Would you restate every entry that follows, word for word, and leave out the pictures?
○ ○ ○ ○ ○
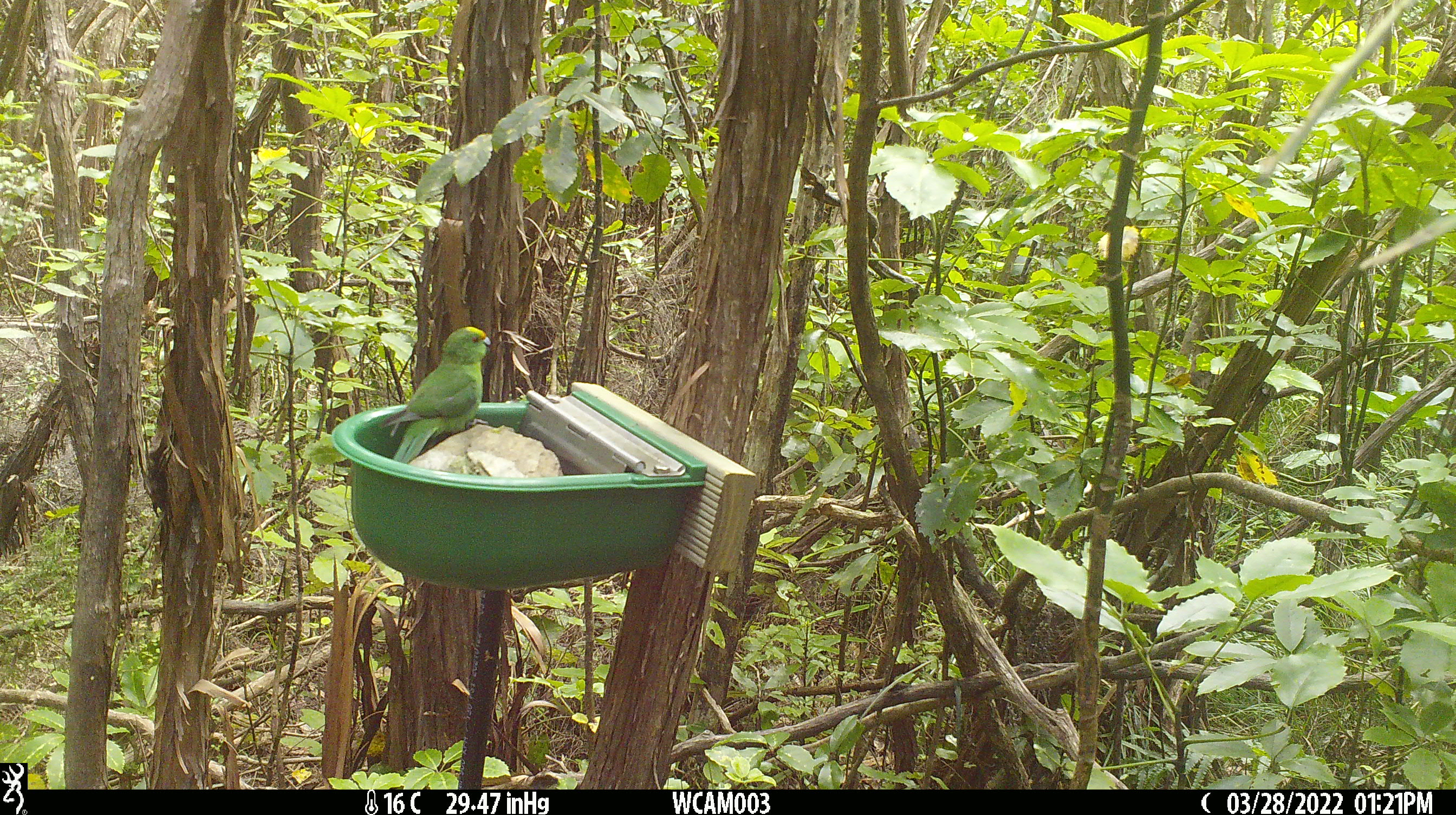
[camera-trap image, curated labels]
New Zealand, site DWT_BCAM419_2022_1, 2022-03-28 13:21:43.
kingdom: Animalia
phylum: Chordata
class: Aves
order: Psittaciformes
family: Psittaculidae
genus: Cyanoramphus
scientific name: Cyanoramphus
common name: parakeet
○ ○ ○ ○ ○
OUTPUT BELOW:
[camera-trap image, curated labels]
New Zealand, site DWT_BCAM419_2022_1, 2022-03-28 13:21:43.
kingdom: Animalia
phylum: Chordata
class: Aves
order: Psittaciformes
family: Psittaculidae
genus: Cyanoramphus
scientific name: Cyanoramphus
common name: parakeet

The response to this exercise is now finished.